Stored dataset items:

○ ○ ○

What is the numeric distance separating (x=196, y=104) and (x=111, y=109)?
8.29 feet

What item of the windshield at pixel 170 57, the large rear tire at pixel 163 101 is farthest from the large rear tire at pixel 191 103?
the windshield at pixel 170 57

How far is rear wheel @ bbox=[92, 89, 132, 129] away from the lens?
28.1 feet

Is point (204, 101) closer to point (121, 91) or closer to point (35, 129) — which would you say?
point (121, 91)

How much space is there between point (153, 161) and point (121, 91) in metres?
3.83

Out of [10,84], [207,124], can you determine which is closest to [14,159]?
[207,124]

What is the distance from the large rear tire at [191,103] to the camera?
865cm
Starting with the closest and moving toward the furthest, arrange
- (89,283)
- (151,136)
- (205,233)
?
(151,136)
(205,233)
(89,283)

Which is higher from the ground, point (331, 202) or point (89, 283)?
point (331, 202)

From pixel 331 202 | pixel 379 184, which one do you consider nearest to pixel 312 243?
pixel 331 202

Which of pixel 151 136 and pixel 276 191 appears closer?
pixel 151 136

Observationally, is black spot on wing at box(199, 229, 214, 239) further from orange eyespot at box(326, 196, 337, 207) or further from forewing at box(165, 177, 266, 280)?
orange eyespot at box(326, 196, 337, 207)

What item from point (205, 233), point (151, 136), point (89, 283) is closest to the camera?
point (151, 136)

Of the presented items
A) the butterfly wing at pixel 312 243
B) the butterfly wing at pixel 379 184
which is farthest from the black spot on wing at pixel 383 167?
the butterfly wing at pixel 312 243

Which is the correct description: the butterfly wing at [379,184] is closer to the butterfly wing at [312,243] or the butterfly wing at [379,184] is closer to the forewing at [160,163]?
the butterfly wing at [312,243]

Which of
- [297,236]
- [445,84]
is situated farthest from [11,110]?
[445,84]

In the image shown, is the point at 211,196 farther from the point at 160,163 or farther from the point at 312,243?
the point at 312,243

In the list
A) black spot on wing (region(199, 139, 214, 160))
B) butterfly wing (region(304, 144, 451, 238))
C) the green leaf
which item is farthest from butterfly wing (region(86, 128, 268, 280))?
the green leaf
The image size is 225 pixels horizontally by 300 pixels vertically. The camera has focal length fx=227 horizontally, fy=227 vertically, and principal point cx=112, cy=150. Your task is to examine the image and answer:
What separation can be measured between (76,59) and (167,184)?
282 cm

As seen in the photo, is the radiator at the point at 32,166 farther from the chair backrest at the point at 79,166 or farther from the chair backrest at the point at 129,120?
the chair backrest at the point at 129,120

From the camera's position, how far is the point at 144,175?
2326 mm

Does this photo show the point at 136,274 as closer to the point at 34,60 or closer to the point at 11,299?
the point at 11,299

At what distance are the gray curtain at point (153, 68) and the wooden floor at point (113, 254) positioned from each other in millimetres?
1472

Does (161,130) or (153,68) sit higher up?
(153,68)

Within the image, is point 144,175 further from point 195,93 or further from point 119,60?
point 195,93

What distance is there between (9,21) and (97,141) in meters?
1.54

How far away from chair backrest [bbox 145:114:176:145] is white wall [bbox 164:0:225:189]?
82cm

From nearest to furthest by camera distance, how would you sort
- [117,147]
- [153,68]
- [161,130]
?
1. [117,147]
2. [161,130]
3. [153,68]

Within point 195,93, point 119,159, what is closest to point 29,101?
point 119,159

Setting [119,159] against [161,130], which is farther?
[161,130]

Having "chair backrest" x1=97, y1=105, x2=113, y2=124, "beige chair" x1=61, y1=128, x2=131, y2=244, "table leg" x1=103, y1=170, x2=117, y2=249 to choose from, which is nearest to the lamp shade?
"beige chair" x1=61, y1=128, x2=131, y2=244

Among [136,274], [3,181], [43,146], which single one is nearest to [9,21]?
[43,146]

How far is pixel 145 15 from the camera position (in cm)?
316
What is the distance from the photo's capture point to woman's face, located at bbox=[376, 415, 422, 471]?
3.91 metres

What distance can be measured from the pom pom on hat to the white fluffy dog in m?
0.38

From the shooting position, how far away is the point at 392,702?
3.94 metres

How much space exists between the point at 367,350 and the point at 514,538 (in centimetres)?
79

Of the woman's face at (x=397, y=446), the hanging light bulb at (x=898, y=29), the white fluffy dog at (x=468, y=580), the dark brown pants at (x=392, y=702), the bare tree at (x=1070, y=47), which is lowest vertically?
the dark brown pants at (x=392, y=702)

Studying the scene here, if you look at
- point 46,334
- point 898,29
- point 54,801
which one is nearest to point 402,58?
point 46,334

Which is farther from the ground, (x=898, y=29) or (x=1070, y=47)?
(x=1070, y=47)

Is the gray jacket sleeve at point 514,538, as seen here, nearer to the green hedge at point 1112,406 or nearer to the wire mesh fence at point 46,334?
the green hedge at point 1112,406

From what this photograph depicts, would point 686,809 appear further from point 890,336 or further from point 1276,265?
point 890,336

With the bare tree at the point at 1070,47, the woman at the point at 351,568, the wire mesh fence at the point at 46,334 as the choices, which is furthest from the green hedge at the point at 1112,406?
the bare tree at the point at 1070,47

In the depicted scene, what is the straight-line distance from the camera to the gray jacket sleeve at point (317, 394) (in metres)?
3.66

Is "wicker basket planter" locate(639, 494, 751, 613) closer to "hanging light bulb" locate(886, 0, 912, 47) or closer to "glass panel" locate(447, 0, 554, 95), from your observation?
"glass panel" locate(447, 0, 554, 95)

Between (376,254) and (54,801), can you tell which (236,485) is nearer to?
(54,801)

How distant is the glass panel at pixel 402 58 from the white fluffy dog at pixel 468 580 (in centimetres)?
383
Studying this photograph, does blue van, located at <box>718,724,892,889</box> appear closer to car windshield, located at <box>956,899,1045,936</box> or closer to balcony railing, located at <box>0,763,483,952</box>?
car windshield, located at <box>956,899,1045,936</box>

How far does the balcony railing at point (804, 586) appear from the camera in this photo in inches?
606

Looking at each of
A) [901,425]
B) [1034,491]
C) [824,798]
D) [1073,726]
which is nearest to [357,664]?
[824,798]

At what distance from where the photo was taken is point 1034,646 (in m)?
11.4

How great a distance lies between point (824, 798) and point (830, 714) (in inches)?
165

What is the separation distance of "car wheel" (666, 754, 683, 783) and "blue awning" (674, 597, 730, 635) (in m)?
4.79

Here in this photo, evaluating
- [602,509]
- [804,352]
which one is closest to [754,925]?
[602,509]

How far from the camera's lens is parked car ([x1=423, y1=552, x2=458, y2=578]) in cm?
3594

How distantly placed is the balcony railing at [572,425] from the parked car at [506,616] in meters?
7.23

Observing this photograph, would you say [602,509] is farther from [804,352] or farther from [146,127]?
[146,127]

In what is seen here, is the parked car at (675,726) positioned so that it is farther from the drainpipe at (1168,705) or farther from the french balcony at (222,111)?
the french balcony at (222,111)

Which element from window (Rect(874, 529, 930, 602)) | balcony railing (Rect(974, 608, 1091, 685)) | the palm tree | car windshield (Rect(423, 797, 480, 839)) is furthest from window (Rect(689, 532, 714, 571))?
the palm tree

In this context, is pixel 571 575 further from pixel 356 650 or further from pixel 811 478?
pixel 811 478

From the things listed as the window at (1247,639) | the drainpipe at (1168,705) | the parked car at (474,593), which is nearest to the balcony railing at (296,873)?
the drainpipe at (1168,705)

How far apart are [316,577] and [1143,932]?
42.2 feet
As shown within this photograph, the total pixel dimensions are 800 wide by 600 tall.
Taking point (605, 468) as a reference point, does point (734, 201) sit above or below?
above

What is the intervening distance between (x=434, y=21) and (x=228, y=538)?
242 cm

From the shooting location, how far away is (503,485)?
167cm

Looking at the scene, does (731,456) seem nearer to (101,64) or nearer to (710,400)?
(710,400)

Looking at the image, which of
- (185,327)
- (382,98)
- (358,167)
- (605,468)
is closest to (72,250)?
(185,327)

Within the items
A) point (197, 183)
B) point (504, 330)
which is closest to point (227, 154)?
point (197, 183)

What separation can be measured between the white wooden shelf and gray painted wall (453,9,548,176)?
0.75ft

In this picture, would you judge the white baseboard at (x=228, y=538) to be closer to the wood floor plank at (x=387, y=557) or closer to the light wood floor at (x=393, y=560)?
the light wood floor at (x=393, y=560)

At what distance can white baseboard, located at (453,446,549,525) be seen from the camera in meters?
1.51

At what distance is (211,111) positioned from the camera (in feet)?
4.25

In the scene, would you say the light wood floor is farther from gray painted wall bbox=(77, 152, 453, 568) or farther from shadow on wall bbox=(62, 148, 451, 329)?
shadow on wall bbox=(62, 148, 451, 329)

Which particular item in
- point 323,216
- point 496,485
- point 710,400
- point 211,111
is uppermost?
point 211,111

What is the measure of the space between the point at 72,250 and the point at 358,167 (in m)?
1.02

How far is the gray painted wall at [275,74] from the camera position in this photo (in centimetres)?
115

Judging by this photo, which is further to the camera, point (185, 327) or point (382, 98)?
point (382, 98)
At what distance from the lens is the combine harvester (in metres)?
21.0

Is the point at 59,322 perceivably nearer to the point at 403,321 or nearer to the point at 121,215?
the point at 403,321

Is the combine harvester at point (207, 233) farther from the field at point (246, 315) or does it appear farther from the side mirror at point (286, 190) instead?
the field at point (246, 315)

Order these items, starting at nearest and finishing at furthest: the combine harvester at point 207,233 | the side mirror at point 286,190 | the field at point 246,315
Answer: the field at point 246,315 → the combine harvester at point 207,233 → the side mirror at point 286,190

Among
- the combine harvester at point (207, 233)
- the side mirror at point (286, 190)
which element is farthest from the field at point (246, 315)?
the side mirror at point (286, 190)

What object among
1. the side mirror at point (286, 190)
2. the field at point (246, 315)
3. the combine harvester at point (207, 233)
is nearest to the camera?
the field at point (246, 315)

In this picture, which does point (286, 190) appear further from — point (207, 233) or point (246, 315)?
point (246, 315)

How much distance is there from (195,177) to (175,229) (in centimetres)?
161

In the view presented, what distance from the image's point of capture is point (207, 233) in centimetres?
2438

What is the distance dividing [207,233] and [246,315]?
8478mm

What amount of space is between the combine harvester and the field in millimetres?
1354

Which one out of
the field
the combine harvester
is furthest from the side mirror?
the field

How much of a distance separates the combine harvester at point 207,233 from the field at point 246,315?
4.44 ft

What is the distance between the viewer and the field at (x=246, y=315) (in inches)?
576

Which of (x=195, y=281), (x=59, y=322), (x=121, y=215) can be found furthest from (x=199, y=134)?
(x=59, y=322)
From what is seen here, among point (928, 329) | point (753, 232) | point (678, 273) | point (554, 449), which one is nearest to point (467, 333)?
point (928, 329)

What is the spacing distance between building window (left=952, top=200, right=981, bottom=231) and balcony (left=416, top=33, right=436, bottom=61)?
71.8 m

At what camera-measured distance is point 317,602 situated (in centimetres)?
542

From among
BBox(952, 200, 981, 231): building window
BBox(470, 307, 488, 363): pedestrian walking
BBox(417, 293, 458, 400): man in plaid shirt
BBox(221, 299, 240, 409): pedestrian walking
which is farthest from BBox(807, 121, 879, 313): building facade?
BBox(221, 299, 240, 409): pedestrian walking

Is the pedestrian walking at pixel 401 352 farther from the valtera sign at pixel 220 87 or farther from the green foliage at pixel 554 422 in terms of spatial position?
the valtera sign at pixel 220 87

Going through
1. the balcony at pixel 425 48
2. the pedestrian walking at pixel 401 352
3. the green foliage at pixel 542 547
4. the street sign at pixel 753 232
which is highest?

○ ○ ○

Work to complete: Repeat word for word every line from the one that holds "In this picture, which" to the end. Both ends count.

Task result:
In this picture, which does point (286, 190) appear further from — point (207, 233) or point (246, 315)?
point (246, 315)

How much distance is there from (195,177) to (175,229) (in centimetres)?
161

In the view presented, what distance from the image's point of capture is point (207, 233) in centimetres?
2438

What is the distance dividing [207,233] and [246,315]?
8478mm

What amount of space is between the combine harvester and the field in millimetres?
1354

Which one out of
the field
the combine harvester
is furthest from the side mirror?
the field

How much of a distance separates the combine harvester at point 207,233 from the field at point 246,315?
4.44 ft

What is the distance between the viewer and the field at (x=246, y=315) (in inches)?
576

Which of (x=195, y=281), (x=59, y=322), (x=121, y=215) can be found furthest from (x=199, y=134)?
(x=59, y=322)
From what is seen here, among point (928, 329) | point (753, 232) | point (678, 273) | point (554, 449), which one is nearest to point (467, 333)?
point (928, 329)

What is the spacing distance between building window (left=952, top=200, right=981, bottom=231) and balcony (left=416, top=33, right=436, bottom=61)?
71.8 m

At what camera-measured distance is point 317,602 situated (in centimetres)?
542

From among
BBox(952, 200, 981, 231): building window
BBox(470, 307, 488, 363): pedestrian walking
BBox(417, 293, 458, 400): man in plaid shirt
BBox(221, 299, 240, 409): pedestrian walking
which is farthest from BBox(807, 121, 879, 313): building facade?
BBox(221, 299, 240, 409): pedestrian walking

Is the pedestrian walking at pixel 401 352 farther from the valtera sign at pixel 220 87 or farther from the green foliage at pixel 554 422 in terms of spatial position?
the valtera sign at pixel 220 87

Going through
1. the balcony at pixel 425 48
2. the pedestrian walking at pixel 401 352
3. the green foliage at pixel 542 547
4. the street sign at pixel 753 232
which is highest?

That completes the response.